Data supplied START

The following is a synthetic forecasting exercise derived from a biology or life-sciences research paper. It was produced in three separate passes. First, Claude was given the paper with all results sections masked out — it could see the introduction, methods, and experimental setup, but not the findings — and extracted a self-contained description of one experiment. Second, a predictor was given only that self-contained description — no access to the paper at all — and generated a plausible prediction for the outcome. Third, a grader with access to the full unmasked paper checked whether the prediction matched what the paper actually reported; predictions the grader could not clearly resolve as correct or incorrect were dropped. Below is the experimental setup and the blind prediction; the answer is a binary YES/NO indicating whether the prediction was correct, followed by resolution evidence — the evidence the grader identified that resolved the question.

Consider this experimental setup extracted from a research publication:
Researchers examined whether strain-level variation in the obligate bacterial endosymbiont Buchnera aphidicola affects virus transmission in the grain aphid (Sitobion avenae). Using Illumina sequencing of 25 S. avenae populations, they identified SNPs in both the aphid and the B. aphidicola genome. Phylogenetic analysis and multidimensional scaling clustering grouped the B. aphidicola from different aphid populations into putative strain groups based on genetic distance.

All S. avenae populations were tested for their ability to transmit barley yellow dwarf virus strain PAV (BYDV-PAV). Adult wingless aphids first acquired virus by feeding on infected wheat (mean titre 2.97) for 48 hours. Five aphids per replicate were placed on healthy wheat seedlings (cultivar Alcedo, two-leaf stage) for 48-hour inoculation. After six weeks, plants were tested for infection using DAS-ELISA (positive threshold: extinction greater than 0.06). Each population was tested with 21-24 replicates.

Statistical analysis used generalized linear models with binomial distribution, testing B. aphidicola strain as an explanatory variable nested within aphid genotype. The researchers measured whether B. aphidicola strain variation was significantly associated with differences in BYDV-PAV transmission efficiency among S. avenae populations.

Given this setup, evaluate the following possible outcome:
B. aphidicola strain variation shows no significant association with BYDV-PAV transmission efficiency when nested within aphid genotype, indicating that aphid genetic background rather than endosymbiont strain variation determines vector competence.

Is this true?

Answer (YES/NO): NO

Data supplied END

What are the lines above, starting at the one with "Consider this experimental" and ending at the one with "Given this setup, evaluate"? Give them again exactly, and only them.

◆ Response to this exercise ◆
Consider this experimental setup extracted from a research publication:
Researchers examined whether strain-level variation in the obligate bacterial endosymbiont Buchnera aphidicola affects virus transmission in the grain aphid (Sitobion avenae). Using Illumina sequencing of 25 S. avenae populations, they identified SNPs in both the aphid and the B. aphidicola genome. Phylogenetic analysis and multidimensional scaling clustering grouped the B. aphidicola from different aphid populations into putative strain groups based on genetic distance.

All S. avenae populations were tested for their ability to transmit barley yellow dwarf virus strain PAV (BYDV-PAV). Adult wingless aphids first acquired virus by feeding on infected wheat (mean titre 2.97) for 48 hours. Five aphids per replicate were placed on healthy wheat seedlings (cultivar Alcedo, two-leaf stage) for 48-hour inoculation. After six weeks, plants were tested for infection using DAS-ELISA (positive threshold: extinction greater than 0.06). Each population was tested with 21-24 replicates.

Statistical analysis used generalized linear models with binomial distribution, testing B. aphidicola strain as an explanatory variable nested within aphid genotype. The researchers measured whether B. aphidicola strain variation was significantly associated with differences in BYDV-PAV transmission efficiency among S. avenae populations.

Given this setup, evaluate the following possible outcome:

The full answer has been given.